US9257749B2

US9257749B2 - Antenna assembly

Info

Publication number: US9257749B2
Application number: US14/038,977
Authority: US
Inventors: Geng-Hong Liou; Yen-Hui Lin
Original assignee: Chiun Mai Communication Systems Inc
Current assignee: Chiun Mai Communication Systems Inc
Priority date: 2013-04-09
Filing date: 2013-09-27
Publication date: 2016-02-09
Also published as: US20140300524A1

Abstract

An antenna assembly includes a feed end, a pair of ground ends, a first antenna, and a second antenna connected to the ground ends. The first antenna is connected to the feed end. The first antenna activates a high frequency band resonance mode. The second antenna is connected to the ground ends, and coupled with the first antenna to activate a low frequency band resonance mode. The feed end and the pair of ground ends are parallel to each other. The feed end and the pair of ground ends are coplanar to form a coplanar-waveguide feed structure.

Description

BACKGROUND

1. Technical Field

The disclosure generally relates to antenna assemblies and particularly to an antenna assembly having a wider bandwidth and a reduced size.

2. Description of Related Art

To communicate in multi-band communication systems, a bandwidth of an antenna of a wireless communication device such as a mobile phone should be wide enough to cover frequency bands of the multi-band communication systems. In addition, because of the miniaturization of the wireless communication device, space occupied by the antenna is compressed and limited. Therefore, it is necessary to design the antenna take up a smaller space.

Therefore, there is room for improvement within the art.

BRIEF DESCRIPTION OF THE DRAWINGS

Many aspects of the present disclosure can be better understood with reference to the following drawings. The components in the drawings are not necessarily drawn to scale, the emphasis instead being placed upon clearly illustrating the principles of the disclosure.

FIG. 1 is an exploded view of an antenna assembly, according to an exemplary embodiment of the disclosure.

FIG. 2 is an assembled view of the antenna assembly of FIG. 1.

FIG. 3 is similar to FIG. 2, but shown from another aspect.

FIG. 4 is a diagram showing return loss measurements of the antenna assembly of FIG. 1.

DETAILED DESCRIPTION

FIG. 1 is a schematic view of an antenna assembly 100, according to an exemplary embodiment of the disclosure. The antenna assembly 100 includes a carrier 10, a feed end 20, and a pair of ground ends 30, a first antenna 40, a second antenna 50, and a metal member 60.

The carrier 10 may be a printed circuit board (PCB). The carrier 10 includes a first surface 11 and an opposite second surface 12. The first surface 11 includes an antenna mounting area 112. The antenna mounting area 112 is defined as an area where no conductive elements such as batteries, speakers, charge coupled devices (CCDs) are positioned to prevent interference from the conductive members to the antenna assembly 100.

### Given data
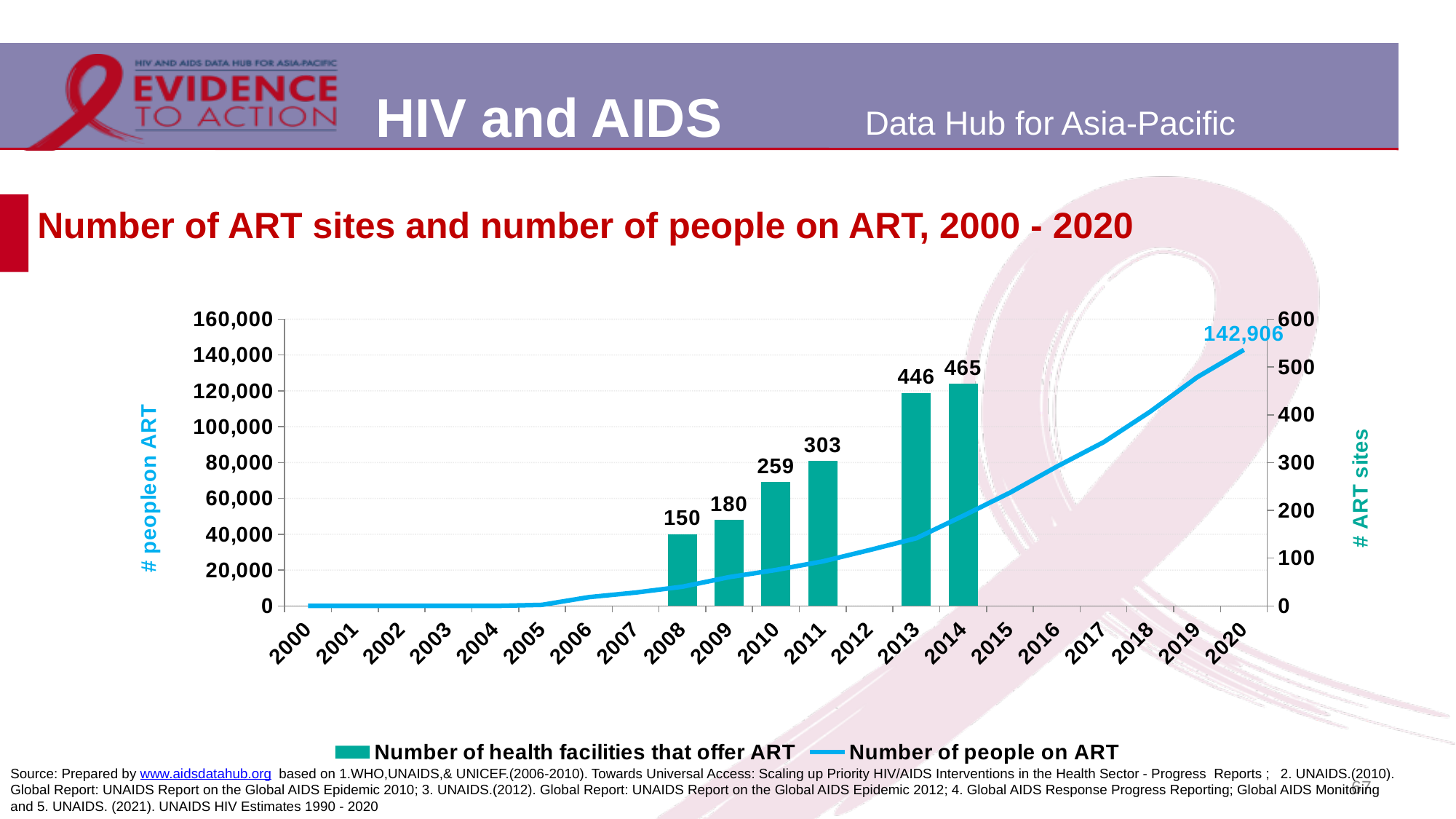
Does the number of people on ART rise or fall from 2005 to 2020? rise What is the number of people on ART in 2020? 142,906 What is the number of health facilities that offer ART in 2011? 303 What is the difference between the number of health facilities that offer ART in 2010 and in 2009? 79 Which year has the lowest labelled number of health facilities that offer ART? 2008 Which year has the highest number of health facilities that offer ART? 2014 What is the number of health facilities that offer ART in 2014? 465 Is the number of people on ART in 2016 greater or less than 60,000? greater How many series does the legend list? 2 Which is larger: the number of health facilities that offer ART in 2011 or in 2013? 2013 What is the difference between the number of health facilities that offer ART in 2014 and in 2013? 19 What is the number of health facilities that offer ART in 2008? 150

### Instructions
1. From the antenna assembly patent, list each component that antenna assembly 100 is said to include, with its reference number.
2. Repeat the part of the antenna assembly patent between "BRIEF DESCRIPTION OF" and "measurements of the antenna assembly of FIG. 1.", inclusive.

### Results of the exercise
1.
- carrier 10
- feed end 20
- pair of ground ends 30
- first antenna 40
- second antenna 50
- metal member 60

2.
BRIEF DESCRIPTION OF THE DRAWINGS

Many aspects of the present disclosure can be better understood with reference to the following drawings. The components in the drawings are not necessarily drawn to scale, the emphasis instead being placed upon clearly illustrating the principles of the disclosure.

FIG. 1 is an exploded view of an antenna assembly, according to an exemplary embodiment of the disclosure.

FIG. 2 is an assembled view of the antenna assembly of FIG. 1.

FIG. 3 is similar to FIG. 2, but shown from another aspect.

FIG. 4 is a diagram showing return loss measurements of the antenna assembly of FIG. 1.